Hooktheory will tell you the chord progression for thousands of pieces of music

It seems like every month a new plugin or piece of technology comes out that makes producing music easier. The tools that are available, not to even the most amateur of producers, are capable of producing a great-sounding mix and master.

It’s not often, however, that a tool comes out that can help you write better music in the first place. Hooktheory can do just that. It’s a free, crowdsourced online tool that allows you to build harmonic progressions for your song and then see how other popular artists have used those same chords. And, it’s a lot of fun.

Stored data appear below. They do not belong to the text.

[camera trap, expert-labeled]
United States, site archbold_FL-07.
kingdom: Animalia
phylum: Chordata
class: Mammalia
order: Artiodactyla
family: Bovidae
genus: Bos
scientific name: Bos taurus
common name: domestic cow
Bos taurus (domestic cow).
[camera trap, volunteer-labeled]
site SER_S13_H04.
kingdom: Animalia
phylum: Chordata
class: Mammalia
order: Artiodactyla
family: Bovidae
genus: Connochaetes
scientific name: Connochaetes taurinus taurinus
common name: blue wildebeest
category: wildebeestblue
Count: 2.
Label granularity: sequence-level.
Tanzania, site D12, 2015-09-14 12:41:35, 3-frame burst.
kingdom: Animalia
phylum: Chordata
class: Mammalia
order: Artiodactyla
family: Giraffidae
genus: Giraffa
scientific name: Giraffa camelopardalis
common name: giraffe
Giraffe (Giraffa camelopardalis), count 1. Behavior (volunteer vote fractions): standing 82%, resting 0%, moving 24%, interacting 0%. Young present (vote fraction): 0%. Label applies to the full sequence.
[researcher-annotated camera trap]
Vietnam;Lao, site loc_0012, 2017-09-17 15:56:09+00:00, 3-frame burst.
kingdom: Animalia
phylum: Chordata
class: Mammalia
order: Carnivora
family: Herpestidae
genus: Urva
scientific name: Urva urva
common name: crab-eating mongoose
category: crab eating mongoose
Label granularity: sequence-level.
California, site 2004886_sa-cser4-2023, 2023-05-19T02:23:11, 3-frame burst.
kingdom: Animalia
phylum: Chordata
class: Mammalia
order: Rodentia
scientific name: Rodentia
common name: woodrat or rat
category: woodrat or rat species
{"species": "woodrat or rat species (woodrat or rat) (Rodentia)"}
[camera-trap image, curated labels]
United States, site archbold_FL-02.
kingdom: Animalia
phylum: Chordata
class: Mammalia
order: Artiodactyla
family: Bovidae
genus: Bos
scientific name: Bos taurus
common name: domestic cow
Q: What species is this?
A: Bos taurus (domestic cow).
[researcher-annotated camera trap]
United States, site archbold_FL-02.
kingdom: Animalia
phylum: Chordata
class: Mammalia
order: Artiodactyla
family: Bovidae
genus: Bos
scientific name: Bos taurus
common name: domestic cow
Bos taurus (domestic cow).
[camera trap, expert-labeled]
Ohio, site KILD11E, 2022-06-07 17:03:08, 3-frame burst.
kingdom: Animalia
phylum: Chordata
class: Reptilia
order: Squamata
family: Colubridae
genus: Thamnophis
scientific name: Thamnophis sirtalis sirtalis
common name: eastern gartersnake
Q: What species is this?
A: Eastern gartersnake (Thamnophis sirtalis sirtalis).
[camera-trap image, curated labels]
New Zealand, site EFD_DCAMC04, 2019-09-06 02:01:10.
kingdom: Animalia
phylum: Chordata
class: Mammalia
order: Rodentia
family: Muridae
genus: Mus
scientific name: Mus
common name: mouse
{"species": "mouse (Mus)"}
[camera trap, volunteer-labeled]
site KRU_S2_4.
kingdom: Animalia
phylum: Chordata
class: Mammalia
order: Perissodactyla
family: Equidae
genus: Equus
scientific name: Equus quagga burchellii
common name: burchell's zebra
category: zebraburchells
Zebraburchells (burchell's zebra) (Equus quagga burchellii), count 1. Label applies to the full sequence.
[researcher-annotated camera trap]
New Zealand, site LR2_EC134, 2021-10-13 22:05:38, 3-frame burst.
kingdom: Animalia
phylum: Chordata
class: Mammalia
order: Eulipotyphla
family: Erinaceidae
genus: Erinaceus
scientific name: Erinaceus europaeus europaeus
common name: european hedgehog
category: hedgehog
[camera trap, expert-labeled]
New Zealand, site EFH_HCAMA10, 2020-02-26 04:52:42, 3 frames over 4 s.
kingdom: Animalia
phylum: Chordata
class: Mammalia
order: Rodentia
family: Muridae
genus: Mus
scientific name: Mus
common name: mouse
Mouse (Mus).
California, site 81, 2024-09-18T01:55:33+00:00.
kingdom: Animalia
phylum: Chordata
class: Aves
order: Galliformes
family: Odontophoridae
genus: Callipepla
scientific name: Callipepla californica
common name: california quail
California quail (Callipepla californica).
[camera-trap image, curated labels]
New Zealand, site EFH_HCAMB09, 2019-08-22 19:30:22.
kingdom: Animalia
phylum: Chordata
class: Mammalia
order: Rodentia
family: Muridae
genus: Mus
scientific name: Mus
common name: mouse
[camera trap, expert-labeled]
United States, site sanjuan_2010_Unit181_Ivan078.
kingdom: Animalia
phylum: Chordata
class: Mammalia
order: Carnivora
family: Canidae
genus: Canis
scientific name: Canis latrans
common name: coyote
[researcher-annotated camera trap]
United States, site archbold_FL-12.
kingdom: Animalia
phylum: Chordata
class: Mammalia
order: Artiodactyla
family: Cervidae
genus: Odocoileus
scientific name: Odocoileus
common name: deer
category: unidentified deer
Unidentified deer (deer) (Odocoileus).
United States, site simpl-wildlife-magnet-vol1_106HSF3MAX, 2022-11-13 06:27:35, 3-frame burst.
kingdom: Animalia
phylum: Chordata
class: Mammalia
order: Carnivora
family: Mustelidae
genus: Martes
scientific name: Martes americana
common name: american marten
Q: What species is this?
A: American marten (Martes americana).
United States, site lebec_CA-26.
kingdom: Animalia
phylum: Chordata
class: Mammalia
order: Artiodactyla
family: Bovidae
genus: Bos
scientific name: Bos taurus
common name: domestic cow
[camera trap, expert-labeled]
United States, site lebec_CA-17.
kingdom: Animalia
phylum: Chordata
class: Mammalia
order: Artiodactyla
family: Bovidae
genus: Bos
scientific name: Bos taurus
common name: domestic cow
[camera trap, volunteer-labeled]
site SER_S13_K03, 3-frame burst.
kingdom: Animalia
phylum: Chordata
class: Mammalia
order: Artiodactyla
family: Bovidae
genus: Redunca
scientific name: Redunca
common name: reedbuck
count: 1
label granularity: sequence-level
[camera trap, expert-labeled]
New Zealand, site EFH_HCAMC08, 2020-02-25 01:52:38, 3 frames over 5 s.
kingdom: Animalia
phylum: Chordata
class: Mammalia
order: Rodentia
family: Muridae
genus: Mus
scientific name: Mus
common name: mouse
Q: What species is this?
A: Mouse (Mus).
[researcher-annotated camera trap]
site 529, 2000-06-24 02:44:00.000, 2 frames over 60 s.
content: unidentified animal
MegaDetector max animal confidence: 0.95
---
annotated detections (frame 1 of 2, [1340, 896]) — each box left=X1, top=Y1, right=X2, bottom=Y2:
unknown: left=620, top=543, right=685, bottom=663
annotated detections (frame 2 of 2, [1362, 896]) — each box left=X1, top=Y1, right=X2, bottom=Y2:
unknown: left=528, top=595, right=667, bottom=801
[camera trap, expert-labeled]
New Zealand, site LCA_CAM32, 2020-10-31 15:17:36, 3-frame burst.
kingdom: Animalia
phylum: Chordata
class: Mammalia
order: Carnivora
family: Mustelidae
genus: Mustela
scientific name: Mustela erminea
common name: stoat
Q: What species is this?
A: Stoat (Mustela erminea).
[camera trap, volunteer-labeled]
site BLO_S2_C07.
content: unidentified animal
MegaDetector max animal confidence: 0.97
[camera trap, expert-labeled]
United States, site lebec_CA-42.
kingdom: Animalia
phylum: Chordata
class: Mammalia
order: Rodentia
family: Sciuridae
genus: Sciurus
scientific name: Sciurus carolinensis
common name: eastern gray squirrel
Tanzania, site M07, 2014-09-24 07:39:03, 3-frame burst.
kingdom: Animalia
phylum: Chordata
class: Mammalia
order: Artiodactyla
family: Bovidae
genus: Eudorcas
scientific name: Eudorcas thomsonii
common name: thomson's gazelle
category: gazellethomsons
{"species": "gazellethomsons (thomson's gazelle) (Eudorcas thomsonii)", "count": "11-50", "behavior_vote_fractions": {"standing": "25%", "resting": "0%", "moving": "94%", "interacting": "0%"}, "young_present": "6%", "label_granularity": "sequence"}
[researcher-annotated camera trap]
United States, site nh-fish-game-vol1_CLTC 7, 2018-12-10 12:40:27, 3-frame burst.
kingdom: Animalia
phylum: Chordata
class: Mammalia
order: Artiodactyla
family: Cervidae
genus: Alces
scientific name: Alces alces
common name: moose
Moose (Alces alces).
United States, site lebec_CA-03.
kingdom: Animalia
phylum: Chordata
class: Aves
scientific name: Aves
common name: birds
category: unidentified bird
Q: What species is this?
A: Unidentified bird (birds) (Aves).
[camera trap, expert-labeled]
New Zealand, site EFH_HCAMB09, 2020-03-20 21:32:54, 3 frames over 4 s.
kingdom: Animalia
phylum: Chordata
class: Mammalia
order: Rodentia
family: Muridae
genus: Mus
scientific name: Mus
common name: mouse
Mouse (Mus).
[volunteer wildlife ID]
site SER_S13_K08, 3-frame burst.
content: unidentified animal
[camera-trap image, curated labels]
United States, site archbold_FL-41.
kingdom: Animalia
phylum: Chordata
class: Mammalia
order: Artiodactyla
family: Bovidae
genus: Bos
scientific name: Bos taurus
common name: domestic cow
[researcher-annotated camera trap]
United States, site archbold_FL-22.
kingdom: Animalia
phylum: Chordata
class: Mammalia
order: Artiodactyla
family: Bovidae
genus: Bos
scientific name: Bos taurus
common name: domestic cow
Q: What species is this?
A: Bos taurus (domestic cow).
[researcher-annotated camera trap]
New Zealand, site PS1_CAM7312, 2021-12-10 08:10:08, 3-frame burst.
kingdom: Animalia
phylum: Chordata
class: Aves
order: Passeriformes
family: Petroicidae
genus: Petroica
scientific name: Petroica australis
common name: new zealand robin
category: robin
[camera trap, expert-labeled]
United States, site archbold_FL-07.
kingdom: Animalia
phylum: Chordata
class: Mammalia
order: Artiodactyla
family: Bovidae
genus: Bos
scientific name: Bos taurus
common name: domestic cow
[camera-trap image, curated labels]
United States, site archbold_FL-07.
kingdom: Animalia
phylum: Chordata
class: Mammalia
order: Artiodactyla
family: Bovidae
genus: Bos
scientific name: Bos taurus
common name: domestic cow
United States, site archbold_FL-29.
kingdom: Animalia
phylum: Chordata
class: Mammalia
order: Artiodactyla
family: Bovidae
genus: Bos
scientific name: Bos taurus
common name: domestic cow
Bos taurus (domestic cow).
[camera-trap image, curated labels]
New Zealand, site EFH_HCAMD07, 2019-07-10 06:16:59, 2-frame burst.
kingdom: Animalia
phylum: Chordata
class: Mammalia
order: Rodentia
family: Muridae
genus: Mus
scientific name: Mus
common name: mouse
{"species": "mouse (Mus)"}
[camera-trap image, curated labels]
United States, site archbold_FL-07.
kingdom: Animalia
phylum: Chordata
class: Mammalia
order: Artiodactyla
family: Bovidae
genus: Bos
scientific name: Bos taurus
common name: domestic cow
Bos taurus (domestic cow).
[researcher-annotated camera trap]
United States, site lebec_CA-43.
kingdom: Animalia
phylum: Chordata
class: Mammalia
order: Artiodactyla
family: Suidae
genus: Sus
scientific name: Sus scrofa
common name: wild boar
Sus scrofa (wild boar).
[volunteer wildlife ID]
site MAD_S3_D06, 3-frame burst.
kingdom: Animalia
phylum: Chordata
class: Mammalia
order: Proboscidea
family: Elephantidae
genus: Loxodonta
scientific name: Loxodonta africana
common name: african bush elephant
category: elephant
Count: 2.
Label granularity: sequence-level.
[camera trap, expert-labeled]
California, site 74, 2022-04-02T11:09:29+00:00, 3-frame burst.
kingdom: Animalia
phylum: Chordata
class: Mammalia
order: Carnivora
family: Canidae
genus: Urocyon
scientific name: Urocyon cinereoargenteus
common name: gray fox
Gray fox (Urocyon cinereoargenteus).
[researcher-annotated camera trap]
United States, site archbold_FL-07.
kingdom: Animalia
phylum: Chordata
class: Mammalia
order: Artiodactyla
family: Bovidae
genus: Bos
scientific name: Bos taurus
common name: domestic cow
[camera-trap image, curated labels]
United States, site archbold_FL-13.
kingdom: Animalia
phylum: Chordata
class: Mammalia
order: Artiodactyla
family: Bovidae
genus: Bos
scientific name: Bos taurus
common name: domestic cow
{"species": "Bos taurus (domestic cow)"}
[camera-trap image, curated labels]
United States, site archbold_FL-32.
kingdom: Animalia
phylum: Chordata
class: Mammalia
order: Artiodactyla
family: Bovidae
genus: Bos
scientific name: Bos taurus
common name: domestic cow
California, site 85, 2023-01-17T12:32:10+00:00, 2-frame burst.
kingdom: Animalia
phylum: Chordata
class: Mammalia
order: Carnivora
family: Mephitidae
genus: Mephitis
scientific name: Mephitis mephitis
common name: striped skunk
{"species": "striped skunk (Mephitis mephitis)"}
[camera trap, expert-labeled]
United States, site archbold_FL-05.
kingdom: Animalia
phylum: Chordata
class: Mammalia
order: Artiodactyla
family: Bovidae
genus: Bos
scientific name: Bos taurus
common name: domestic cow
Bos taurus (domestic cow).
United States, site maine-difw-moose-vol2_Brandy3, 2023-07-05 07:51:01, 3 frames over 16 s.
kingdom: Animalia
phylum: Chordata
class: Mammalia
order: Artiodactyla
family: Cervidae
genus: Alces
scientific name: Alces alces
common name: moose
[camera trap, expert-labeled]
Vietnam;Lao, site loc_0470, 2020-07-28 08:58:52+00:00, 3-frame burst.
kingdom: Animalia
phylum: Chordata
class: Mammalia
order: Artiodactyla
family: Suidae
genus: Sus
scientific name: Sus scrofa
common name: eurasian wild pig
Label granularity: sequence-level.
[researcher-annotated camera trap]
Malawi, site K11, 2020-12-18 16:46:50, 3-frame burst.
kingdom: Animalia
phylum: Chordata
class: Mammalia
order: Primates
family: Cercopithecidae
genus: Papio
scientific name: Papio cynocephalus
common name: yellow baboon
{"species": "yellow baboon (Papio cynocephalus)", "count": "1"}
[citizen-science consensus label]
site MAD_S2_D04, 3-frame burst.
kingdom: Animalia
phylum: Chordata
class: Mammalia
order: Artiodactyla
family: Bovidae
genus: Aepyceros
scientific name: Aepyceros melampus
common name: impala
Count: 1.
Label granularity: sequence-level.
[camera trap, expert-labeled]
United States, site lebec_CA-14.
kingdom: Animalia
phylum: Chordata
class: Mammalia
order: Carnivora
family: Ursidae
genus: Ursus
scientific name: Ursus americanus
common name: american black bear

You can search by artist or song or chord progression. We were able to see, for example, that Regina Specktor’s “Samson” uses A, the same cadential 6/4 chord as Aerosmith’s “I Don’t Want to Miss a Thing” and Hans Zimmer’s film score theme for The Rock .

Using the “Trends” feature, we quickly found 52 songs in the key of A that used the chord progression A - F#m - D - A (I - vi - IV - I), including Death Cab for Cutie’s “I Will Follow You Into the Dark,” John Mayer’s “Waiting on the World to Change,” and U2’s “One.”

Hooktheory takes the mystery out of how certain songs or artists are able to attain their feel, harmonically speaking. Whether you have formal music theory training or not, the simple interface mixed with the ability to see chords and compare similar songs, makes learning the harmonic theory behind many popular songs easy. It’s also pretty fun to see how Red Hot Chili Peppers borrowed from Pachelbel’s Canon.

Even more important than creating an excellent mix and master is having a great song to start with. One of the most important things for producers to do is to listen to a lot of great music and attune their ears and their taste to what makes fans feel moved.

If you’re serious about creating great music, study it. With tools like Hooktheory, it’s never been easier.